Council Speaker Christine Quinn, who has said that stop-and-frisk should remain a tool for the NYPD but should be examined, called overwhelmingly stopping minorities divisive.

“That type of a divide is a danger to good policing and a danger to keeping our city safe,” she said.

Bloomberg has pushed back against the idea of an inspector general, telling reporters that to “politicize” the police department would make the city less safe.

‘You want me to smack you?’ Harlem teen secretly records police encounter

Alvin, a Harlem teenager, told The Nation that three plainclothes city cops stopped him on the street last June. Two frisked him while the third stayed in the police car, which was unmarked, he said.

Alvin was quick-thinking enough to secretly record the encounter on his phone. During the two-minute recording, police told him that they stopped him because he was looking at them suspiciously and questioned why he had an empty backpack.

They also threaten to hit him and break his arm. Alvin said that during the arrest, they yanked his arm behind his back.

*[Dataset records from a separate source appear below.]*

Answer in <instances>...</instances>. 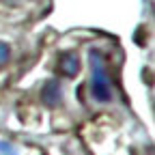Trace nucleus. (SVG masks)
<instances>
[{"mask_svg": "<svg viewBox=\"0 0 155 155\" xmlns=\"http://www.w3.org/2000/svg\"><path fill=\"white\" fill-rule=\"evenodd\" d=\"M63 99V88L56 80H50L45 82V86L41 88V101L48 106V108H56Z\"/></svg>", "mask_w": 155, "mask_h": 155, "instance_id": "f03ea898", "label": "nucleus"}, {"mask_svg": "<svg viewBox=\"0 0 155 155\" xmlns=\"http://www.w3.org/2000/svg\"><path fill=\"white\" fill-rule=\"evenodd\" d=\"M91 93L101 104L112 99L110 75H108V69H106L104 54L99 50H91Z\"/></svg>", "mask_w": 155, "mask_h": 155, "instance_id": "f257e3e1", "label": "nucleus"}, {"mask_svg": "<svg viewBox=\"0 0 155 155\" xmlns=\"http://www.w3.org/2000/svg\"><path fill=\"white\" fill-rule=\"evenodd\" d=\"M58 69H61V73L67 75V78L78 75V71H80V61H78V54H73V52L61 54V58H58Z\"/></svg>", "mask_w": 155, "mask_h": 155, "instance_id": "7ed1b4c3", "label": "nucleus"}, {"mask_svg": "<svg viewBox=\"0 0 155 155\" xmlns=\"http://www.w3.org/2000/svg\"><path fill=\"white\" fill-rule=\"evenodd\" d=\"M0 155H17V149L11 142L2 140V142H0Z\"/></svg>", "mask_w": 155, "mask_h": 155, "instance_id": "39448f33", "label": "nucleus"}, {"mask_svg": "<svg viewBox=\"0 0 155 155\" xmlns=\"http://www.w3.org/2000/svg\"><path fill=\"white\" fill-rule=\"evenodd\" d=\"M9 56H11V48L7 43L0 41V69H2L7 63H9Z\"/></svg>", "mask_w": 155, "mask_h": 155, "instance_id": "20e7f679", "label": "nucleus"}]
</instances>
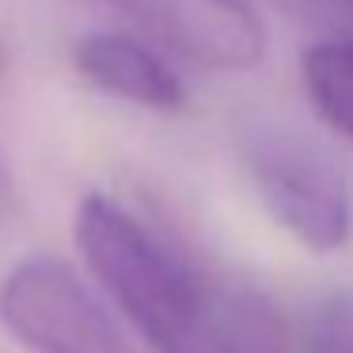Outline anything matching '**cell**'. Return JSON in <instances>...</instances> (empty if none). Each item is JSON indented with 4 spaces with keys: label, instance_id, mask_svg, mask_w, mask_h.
Wrapping results in <instances>:
<instances>
[{
    "label": "cell",
    "instance_id": "obj_1",
    "mask_svg": "<svg viewBox=\"0 0 353 353\" xmlns=\"http://www.w3.org/2000/svg\"><path fill=\"white\" fill-rule=\"evenodd\" d=\"M72 236L99 289L156 353H285V323L266 292L209 270L114 198L88 194Z\"/></svg>",
    "mask_w": 353,
    "mask_h": 353
},
{
    "label": "cell",
    "instance_id": "obj_2",
    "mask_svg": "<svg viewBox=\"0 0 353 353\" xmlns=\"http://www.w3.org/2000/svg\"><path fill=\"white\" fill-rule=\"evenodd\" d=\"M243 168L270 216L296 243L319 254L350 243V186L330 152L312 137L289 125H251L243 133Z\"/></svg>",
    "mask_w": 353,
    "mask_h": 353
},
{
    "label": "cell",
    "instance_id": "obj_3",
    "mask_svg": "<svg viewBox=\"0 0 353 353\" xmlns=\"http://www.w3.org/2000/svg\"><path fill=\"white\" fill-rule=\"evenodd\" d=\"M0 323L31 353H130L92 285L57 254H27L0 277Z\"/></svg>",
    "mask_w": 353,
    "mask_h": 353
},
{
    "label": "cell",
    "instance_id": "obj_4",
    "mask_svg": "<svg viewBox=\"0 0 353 353\" xmlns=\"http://www.w3.org/2000/svg\"><path fill=\"white\" fill-rule=\"evenodd\" d=\"M156 46L198 69L243 72L266 54V31L247 0H107Z\"/></svg>",
    "mask_w": 353,
    "mask_h": 353
},
{
    "label": "cell",
    "instance_id": "obj_5",
    "mask_svg": "<svg viewBox=\"0 0 353 353\" xmlns=\"http://www.w3.org/2000/svg\"><path fill=\"white\" fill-rule=\"evenodd\" d=\"M72 61L84 80H92L99 92L118 95L125 103L160 110V114L186 107V88L179 72L148 42L133 39V34L92 31L72 46Z\"/></svg>",
    "mask_w": 353,
    "mask_h": 353
},
{
    "label": "cell",
    "instance_id": "obj_6",
    "mask_svg": "<svg viewBox=\"0 0 353 353\" xmlns=\"http://www.w3.org/2000/svg\"><path fill=\"white\" fill-rule=\"evenodd\" d=\"M307 99L338 133L353 137V39H327L300 57Z\"/></svg>",
    "mask_w": 353,
    "mask_h": 353
},
{
    "label": "cell",
    "instance_id": "obj_7",
    "mask_svg": "<svg viewBox=\"0 0 353 353\" xmlns=\"http://www.w3.org/2000/svg\"><path fill=\"white\" fill-rule=\"evenodd\" d=\"M307 353H353V285L315 300L304 327Z\"/></svg>",
    "mask_w": 353,
    "mask_h": 353
},
{
    "label": "cell",
    "instance_id": "obj_8",
    "mask_svg": "<svg viewBox=\"0 0 353 353\" xmlns=\"http://www.w3.org/2000/svg\"><path fill=\"white\" fill-rule=\"evenodd\" d=\"M4 194H8V171H4V163H0V201H4Z\"/></svg>",
    "mask_w": 353,
    "mask_h": 353
},
{
    "label": "cell",
    "instance_id": "obj_9",
    "mask_svg": "<svg viewBox=\"0 0 353 353\" xmlns=\"http://www.w3.org/2000/svg\"><path fill=\"white\" fill-rule=\"evenodd\" d=\"M345 4H353V0H345Z\"/></svg>",
    "mask_w": 353,
    "mask_h": 353
}]
</instances>
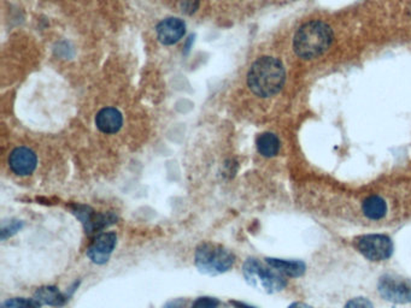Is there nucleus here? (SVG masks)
Returning <instances> with one entry per match:
<instances>
[{"label": "nucleus", "instance_id": "nucleus-7", "mask_svg": "<svg viewBox=\"0 0 411 308\" xmlns=\"http://www.w3.org/2000/svg\"><path fill=\"white\" fill-rule=\"evenodd\" d=\"M378 292L393 304H410L411 281L393 275H385L378 282Z\"/></svg>", "mask_w": 411, "mask_h": 308}, {"label": "nucleus", "instance_id": "nucleus-20", "mask_svg": "<svg viewBox=\"0 0 411 308\" xmlns=\"http://www.w3.org/2000/svg\"><path fill=\"white\" fill-rule=\"evenodd\" d=\"M198 5H199V0H182L181 1L182 11L186 12L188 15H192L193 12H196Z\"/></svg>", "mask_w": 411, "mask_h": 308}, {"label": "nucleus", "instance_id": "nucleus-15", "mask_svg": "<svg viewBox=\"0 0 411 308\" xmlns=\"http://www.w3.org/2000/svg\"><path fill=\"white\" fill-rule=\"evenodd\" d=\"M256 144H257L259 152L266 158L276 156L280 151V141L273 133L261 134L257 137Z\"/></svg>", "mask_w": 411, "mask_h": 308}, {"label": "nucleus", "instance_id": "nucleus-8", "mask_svg": "<svg viewBox=\"0 0 411 308\" xmlns=\"http://www.w3.org/2000/svg\"><path fill=\"white\" fill-rule=\"evenodd\" d=\"M118 246V235L113 231L99 233L87 250V257L97 265H104L109 262L111 254Z\"/></svg>", "mask_w": 411, "mask_h": 308}, {"label": "nucleus", "instance_id": "nucleus-19", "mask_svg": "<svg viewBox=\"0 0 411 308\" xmlns=\"http://www.w3.org/2000/svg\"><path fill=\"white\" fill-rule=\"evenodd\" d=\"M345 308H374V304L367 297H355L345 304Z\"/></svg>", "mask_w": 411, "mask_h": 308}, {"label": "nucleus", "instance_id": "nucleus-11", "mask_svg": "<svg viewBox=\"0 0 411 308\" xmlns=\"http://www.w3.org/2000/svg\"><path fill=\"white\" fill-rule=\"evenodd\" d=\"M95 124L102 133L116 134L122 128L123 118L118 110L114 107H106L99 111L95 117Z\"/></svg>", "mask_w": 411, "mask_h": 308}, {"label": "nucleus", "instance_id": "nucleus-4", "mask_svg": "<svg viewBox=\"0 0 411 308\" xmlns=\"http://www.w3.org/2000/svg\"><path fill=\"white\" fill-rule=\"evenodd\" d=\"M243 275L247 285L259 292L266 294H276L286 288L285 276L278 272L268 264H263L259 259L249 257L244 262Z\"/></svg>", "mask_w": 411, "mask_h": 308}, {"label": "nucleus", "instance_id": "nucleus-23", "mask_svg": "<svg viewBox=\"0 0 411 308\" xmlns=\"http://www.w3.org/2000/svg\"><path fill=\"white\" fill-rule=\"evenodd\" d=\"M288 308H313L310 304H304V302H294V304H291Z\"/></svg>", "mask_w": 411, "mask_h": 308}, {"label": "nucleus", "instance_id": "nucleus-13", "mask_svg": "<svg viewBox=\"0 0 411 308\" xmlns=\"http://www.w3.org/2000/svg\"><path fill=\"white\" fill-rule=\"evenodd\" d=\"M266 262L285 277H301L306 273V264L301 260H283V259H276V257H266Z\"/></svg>", "mask_w": 411, "mask_h": 308}, {"label": "nucleus", "instance_id": "nucleus-12", "mask_svg": "<svg viewBox=\"0 0 411 308\" xmlns=\"http://www.w3.org/2000/svg\"><path fill=\"white\" fill-rule=\"evenodd\" d=\"M71 295L63 294L55 285H43L36 289L33 299L39 302L41 306H51V307H63L67 304Z\"/></svg>", "mask_w": 411, "mask_h": 308}, {"label": "nucleus", "instance_id": "nucleus-17", "mask_svg": "<svg viewBox=\"0 0 411 308\" xmlns=\"http://www.w3.org/2000/svg\"><path fill=\"white\" fill-rule=\"evenodd\" d=\"M24 223L22 221H19V219H11L8 223H3L1 230H0L1 241H5L6 238H11L14 235L17 234L24 228Z\"/></svg>", "mask_w": 411, "mask_h": 308}, {"label": "nucleus", "instance_id": "nucleus-22", "mask_svg": "<svg viewBox=\"0 0 411 308\" xmlns=\"http://www.w3.org/2000/svg\"><path fill=\"white\" fill-rule=\"evenodd\" d=\"M231 304H233L235 308H256L254 306L245 304V302H240V301H231Z\"/></svg>", "mask_w": 411, "mask_h": 308}, {"label": "nucleus", "instance_id": "nucleus-5", "mask_svg": "<svg viewBox=\"0 0 411 308\" xmlns=\"http://www.w3.org/2000/svg\"><path fill=\"white\" fill-rule=\"evenodd\" d=\"M355 246L370 262H384L393 253V242L386 235L360 236L355 240Z\"/></svg>", "mask_w": 411, "mask_h": 308}, {"label": "nucleus", "instance_id": "nucleus-21", "mask_svg": "<svg viewBox=\"0 0 411 308\" xmlns=\"http://www.w3.org/2000/svg\"><path fill=\"white\" fill-rule=\"evenodd\" d=\"M186 307V300L184 299H175V300L169 301L163 306V308H184Z\"/></svg>", "mask_w": 411, "mask_h": 308}, {"label": "nucleus", "instance_id": "nucleus-10", "mask_svg": "<svg viewBox=\"0 0 411 308\" xmlns=\"http://www.w3.org/2000/svg\"><path fill=\"white\" fill-rule=\"evenodd\" d=\"M158 40L163 45H174L179 43L184 36L186 26L180 18H167L158 23L156 28Z\"/></svg>", "mask_w": 411, "mask_h": 308}, {"label": "nucleus", "instance_id": "nucleus-18", "mask_svg": "<svg viewBox=\"0 0 411 308\" xmlns=\"http://www.w3.org/2000/svg\"><path fill=\"white\" fill-rule=\"evenodd\" d=\"M219 301L216 297H200L193 302L192 308H219Z\"/></svg>", "mask_w": 411, "mask_h": 308}, {"label": "nucleus", "instance_id": "nucleus-16", "mask_svg": "<svg viewBox=\"0 0 411 308\" xmlns=\"http://www.w3.org/2000/svg\"><path fill=\"white\" fill-rule=\"evenodd\" d=\"M43 306L34 299L12 297L1 304V308H41Z\"/></svg>", "mask_w": 411, "mask_h": 308}, {"label": "nucleus", "instance_id": "nucleus-1", "mask_svg": "<svg viewBox=\"0 0 411 308\" xmlns=\"http://www.w3.org/2000/svg\"><path fill=\"white\" fill-rule=\"evenodd\" d=\"M285 78V69L280 60L273 57H262L252 64L247 75V85L256 95L268 98L281 90Z\"/></svg>", "mask_w": 411, "mask_h": 308}, {"label": "nucleus", "instance_id": "nucleus-3", "mask_svg": "<svg viewBox=\"0 0 411 308\" xmlns=\"http://www.w3.org/2000/svg\"><path fill=\"white\" fill-rule=\"evenodd\" d=\"M234 264V253L226 247L212 242H204L197 247L194 265L204 275L219 276L228 272Z\"/></svg>", "mask_w": 411, "mask_h": 308}, {"label": "nucleus", "instance_id": "nucleus-14", "mask_svg": "<svg viewBox=\"0 0 411 308\" xmlns=\"http://www.w3.org/2000/svg\"><path fill=\"white\" fill-rule=\"evenodd\" d=\"M363 215L372 221H380L387 213V203L381 196H368L362 203Z\"/></svg>", "mask_w": 411, "mask_h": 308}, {"label": "nucleus", "instance_id": "nucleus-2", "mask_svg": "<svg viewBox=\"0 0 411 308\" xmlns=\"http://www.w3.org/2000/svg\"><path fill=\"white\" fill-rule=\"evenodd\" d=\"M332 40L333 33L327 24L320 21L308 22L294 36V51L302 58H315L331 46Z\"/></svg>", "mask_w": 411, "mask_h": 308}, {"label": "nucleus", "instance_id": "nucleus-6", "mask_svg": "<svg viewBox=\"0 0 411 308\" xmlns=\"http://www.w3.org/2000/svg\"><path fill=\"white\" fill-rule=\"evenodd\" d=\"M71 212L74 213L75 217L81 222L83 229L87 234H94L103 231L115 223H118V216L113 212H106V213H97L90 206L81 205V203H75L71 205Z\"/></svg>", "mask_w": 411, "mask_h": 308}, {"label": "nucleus", "instance_id": "nucleus-9", "mask_svg": "<svg viewBox=\"0 0 411 308\" xmlns=\"http://www.w3.org/2000/svg\"><path fill=\"white\" fill-rule=\"evenodd\" d=\"M36 164L38 159L36 153L27 147H17L9 156V166L16 175H31L36 170Z\"/></svg>", "mask_w": 411, "mask_h": 308}]
</instances>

The NYPD has defended the policy, saying they do not racially profile, and it keeps New Yorkers safe.

All on tape

Conversation between  Alvin and the two officers:
ALVIN: I just got stopped like two blocks away
COP: You know why? You look very suspicious.
A: Cause you’re always looking at me crazy.
C: Because you keep looking back at us man, don’t do that s***.
A: ‘Cause you always … you’re always looking crazy, yo. Coming up the block, always.
C: That’s our job, my man. Listen to me, listen to me. Our job is to look for suspicious behavior. When you keep lookin’ at us like that, looking back …
A: ‘Cause you’re always like stopping … I just got stopped like two blocks away.
C: Because you keep doing that s*** man,  we stopped you last time …
C: Why do you have a f-ing empty backpack?
A: ‘Cause I had my hoodie in there
C: You have your hoodie on your body. Why you a f-ing wise a**?
A: Well, it was cold.
C: You want me to smack you?
A: You’re going to smack me? You’re going to smack me?
C: You a wise a**?
A: No, you asked me why I had a bookbag on …
A: Why are you touching me for?
C: You want to go to jail?
A: What for?
C: Shut your f-ing mouth, kid.
A: What am I getting arrested for?
C: For being a f-ing mutt. You know that?
A: That’s a law, being a mutt?    

Personal stories of being stopped by cops

Kevin Finnegan, director of policies for the healthcare union 1199, said many of their young hospital workers report being stopped and frisked. In fact, he said, many started wearing their scrubs on the streets, just so they don’t get stopped — they are less likely to be stopped if they appear to be going to work.

“Nobody should be stopped because of the way they look,” he said. “Too many young people think that because a police officer asks them to empty their pocket, they have to.”

Djibril Toure, a Bed-Stuy resident and member of the Communities United for Police Reform, said that he supported the legislation, especially a bill requiring officers to identify themselves and why they  stopped someone. “I have had the experience walking down the street in my own community where I grew up, being stopped, forced to stand against a wall and illegally searched by four officers,” he said. Many officers do not provide their name and badge number, and locals as a result may not initially know they are dealing with an officer.

Nicholas Peart testified to the Council about being stopped and frisked, something he said his mother started preparing him for when he was 14. Her advice included not panicking, carrying identification and never running from the police or he would be shot. He has been stopped on his way to get burgers on the Upper West Side, leaving his grandmother’s home in Flatbush and walking home from the gym. Each way made him more anxious about police, he said. “That hostility needs to go,” he told the Council. “It shouldn’t be there.”